§ **WHAT THIS TASK INVOLVES**:
Would you write out the entries below word for word, omitting the pictures?
[Start of Attachment]
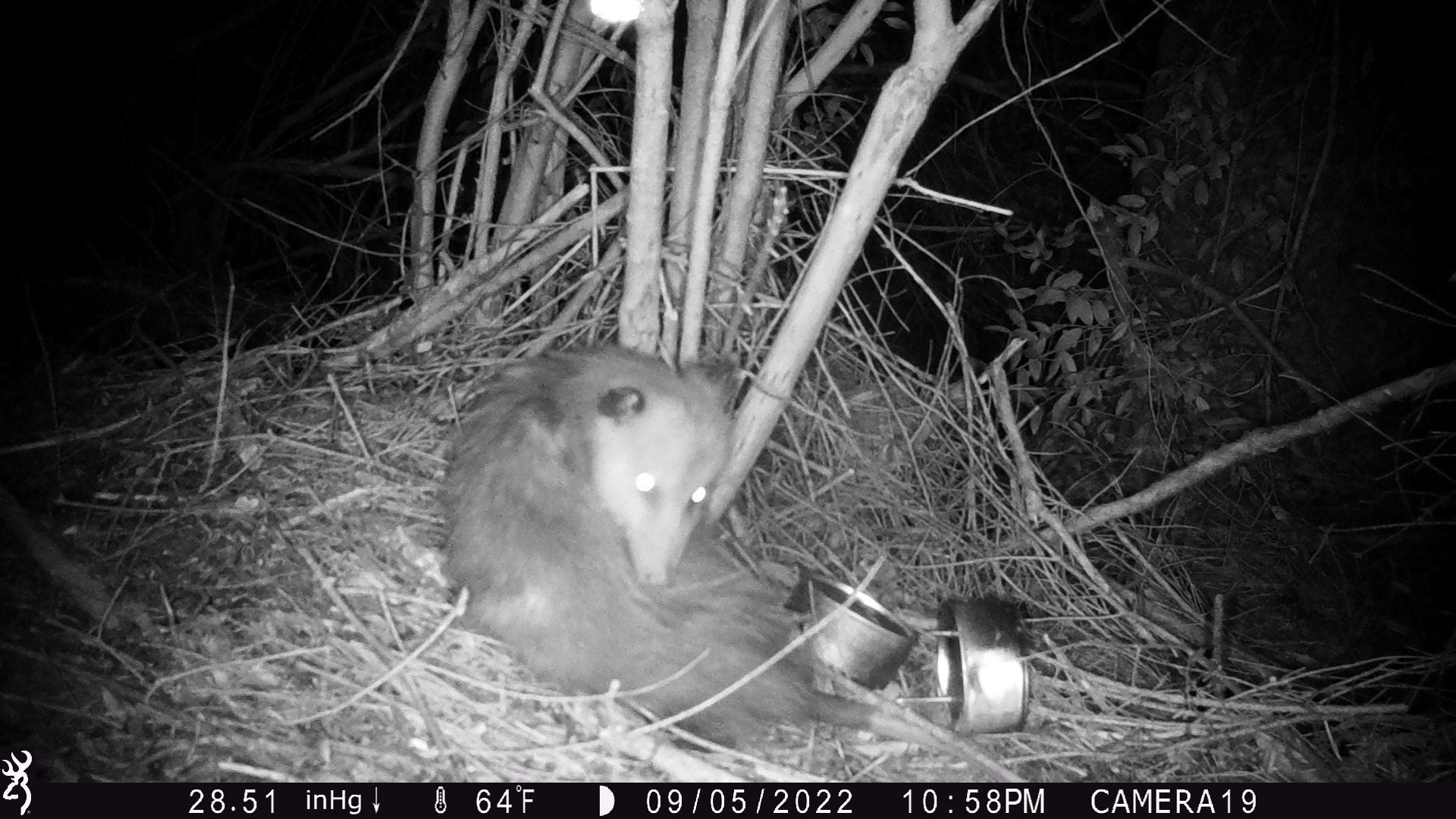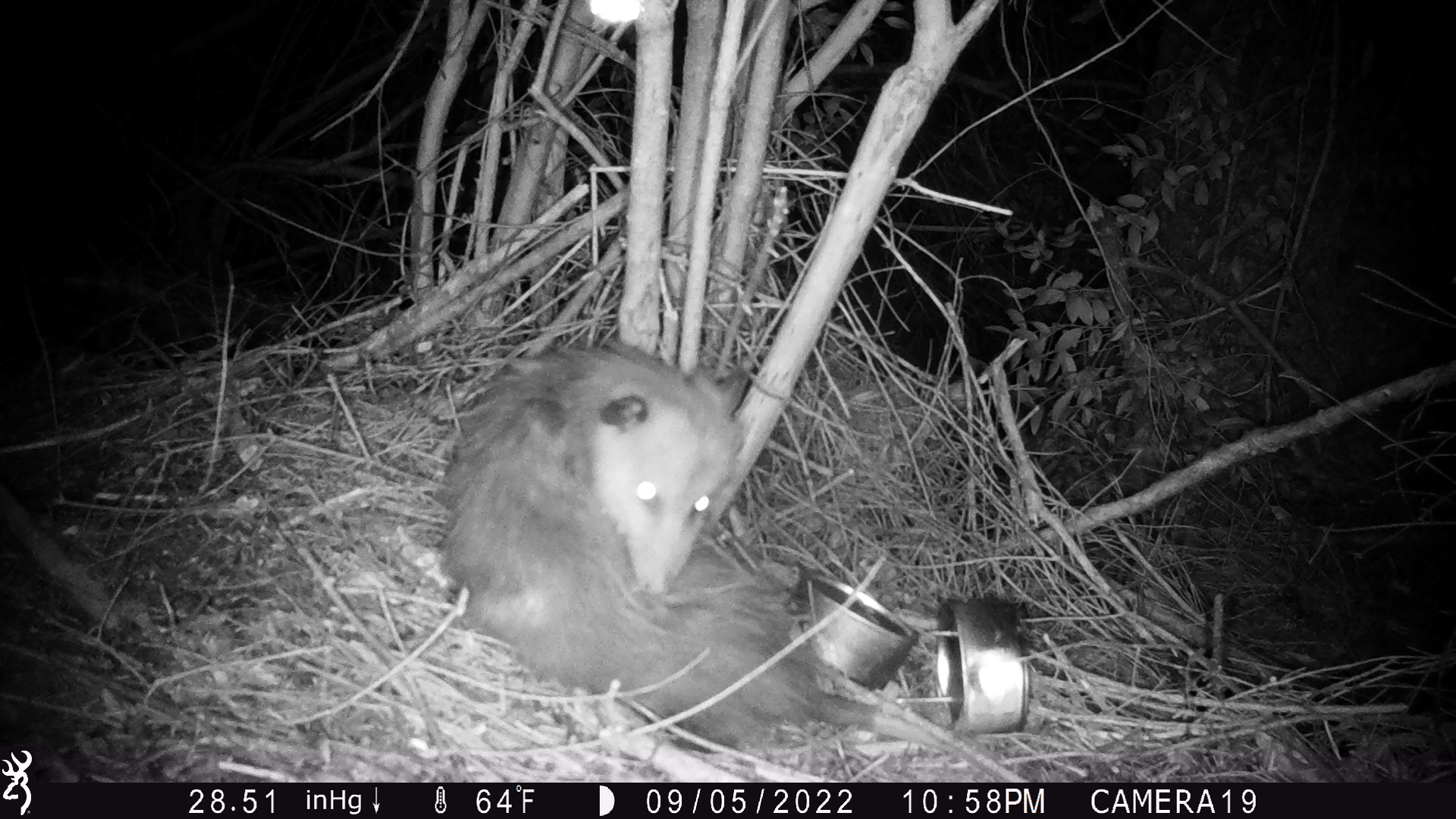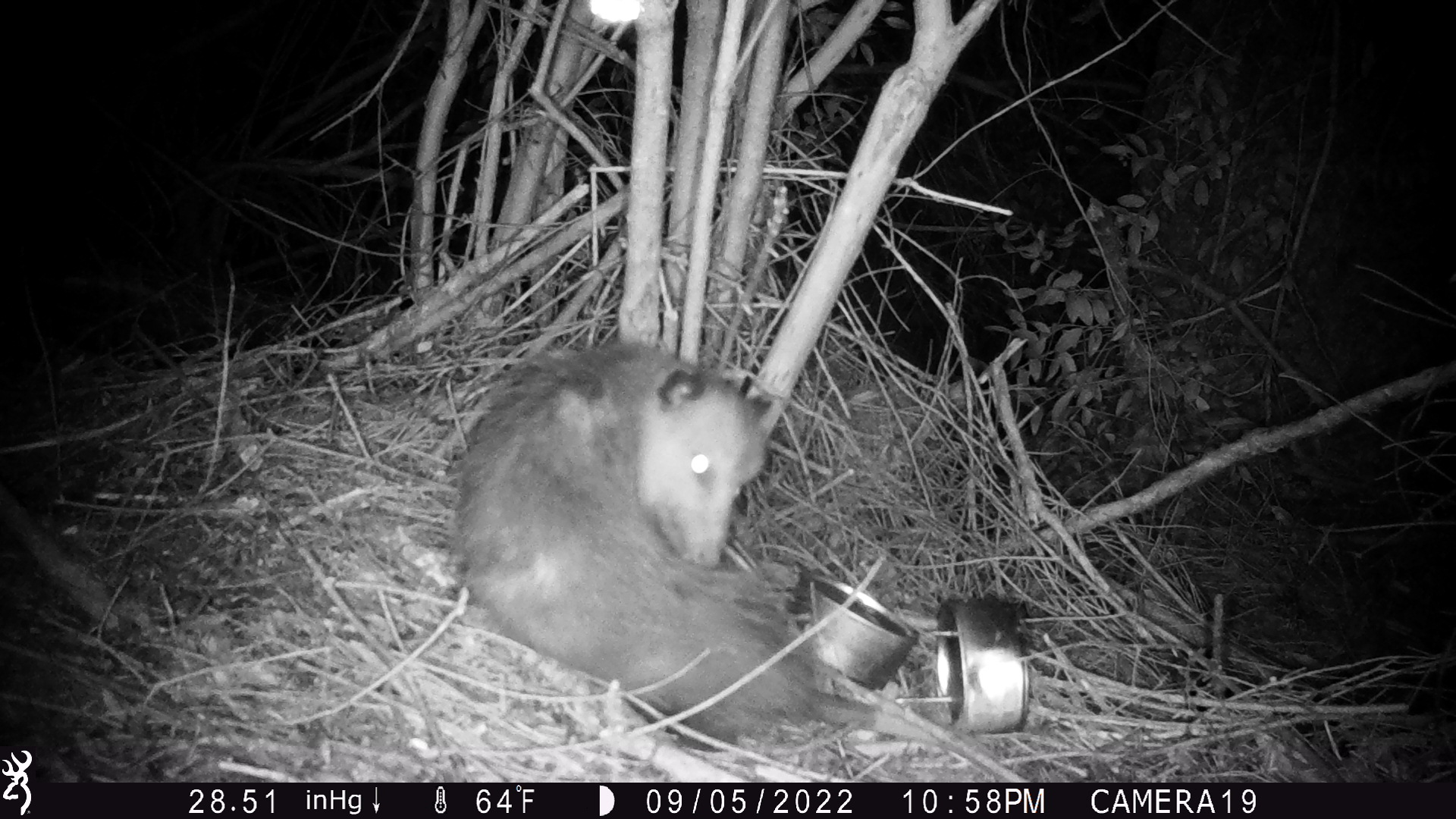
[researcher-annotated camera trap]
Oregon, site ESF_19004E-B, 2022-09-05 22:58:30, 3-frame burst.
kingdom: Animalia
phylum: Chordata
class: Mammalia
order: Didelphimorphia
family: Didelphidae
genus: Didelphis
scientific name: Didelphis virginiana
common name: virginia opossum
Virginia opossum (Didelphis virginiana).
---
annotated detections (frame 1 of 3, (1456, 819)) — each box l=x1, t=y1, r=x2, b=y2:
virginia opossum: l=420, t=320, r=964, b=774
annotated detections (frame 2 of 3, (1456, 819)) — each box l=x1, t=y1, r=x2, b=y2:
virginia opossum: l=447, t=322, r=953, b=773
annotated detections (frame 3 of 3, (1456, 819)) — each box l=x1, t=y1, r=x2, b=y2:
virginia opossum: l=420, t=310, r=959, b=769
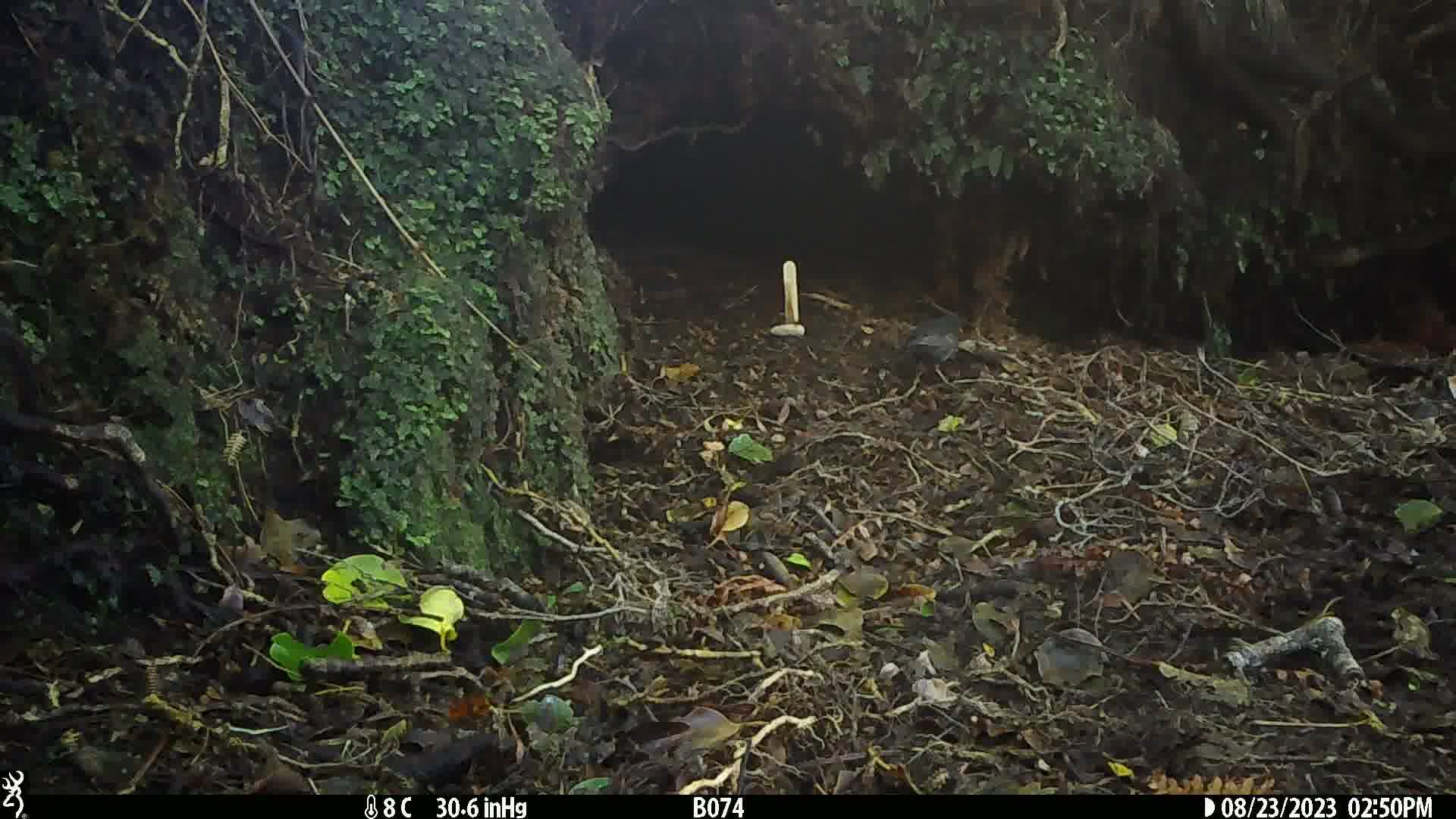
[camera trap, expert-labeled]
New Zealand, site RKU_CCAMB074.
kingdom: Animalia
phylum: Chordata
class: Aves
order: Passeriformes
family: Turdidae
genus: Turdus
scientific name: Turdus merula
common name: eurasian blackbird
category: blackbird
Blackbird (eurasian blackbird) (Turdus merula).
[End of Attachment]
§ **RESULT OF THE TASK**:
[researcher-annotated camera trap]
Oregon, site ESF_19004E-B, 2022-09-05 22:58:30, 3-frame burst.
kingdom: Animalia
phylum: Chordata
class: Mammalia
order: Didelphimorphia
family: Didelphidae
genus: Didelphis
scientific name: Didelphis virginiana
common name: virginia opossum
Virginia opossum (Didelphis virginiana).
---
annotated detections (frame 1 of 3, (1456, 819)) — each box l=x1, t=y1, r=x2, b=y2:
virginia opossum: l=420, t=320, r=964, b=774
annotated detections (frame 2 of 3, (1456, 819)) — each box l=x1, t=y1, r=x2, b=y2:
virginia opossum: l=447, t=322, r=953, b=773
annotated detections (frame 3 of 3, (1456, 819)) — each box l=x1, t=y1, r=x2, b=y2:
virginia opossum: l=420, t=310, r=959, b=769
[camera trap, expert-labeled]
New Zealand, site RKU_CCAMB074.
kingdom: Animalia
phylum: Chordata
class: Aves
order: Passeriformes
family: Turdidae
genus: Turdus
scientific name: Turdus merula
common name: eurasian blackbird
category: blackbird
Blackbird (eurasian blackbird) (Turdus merula).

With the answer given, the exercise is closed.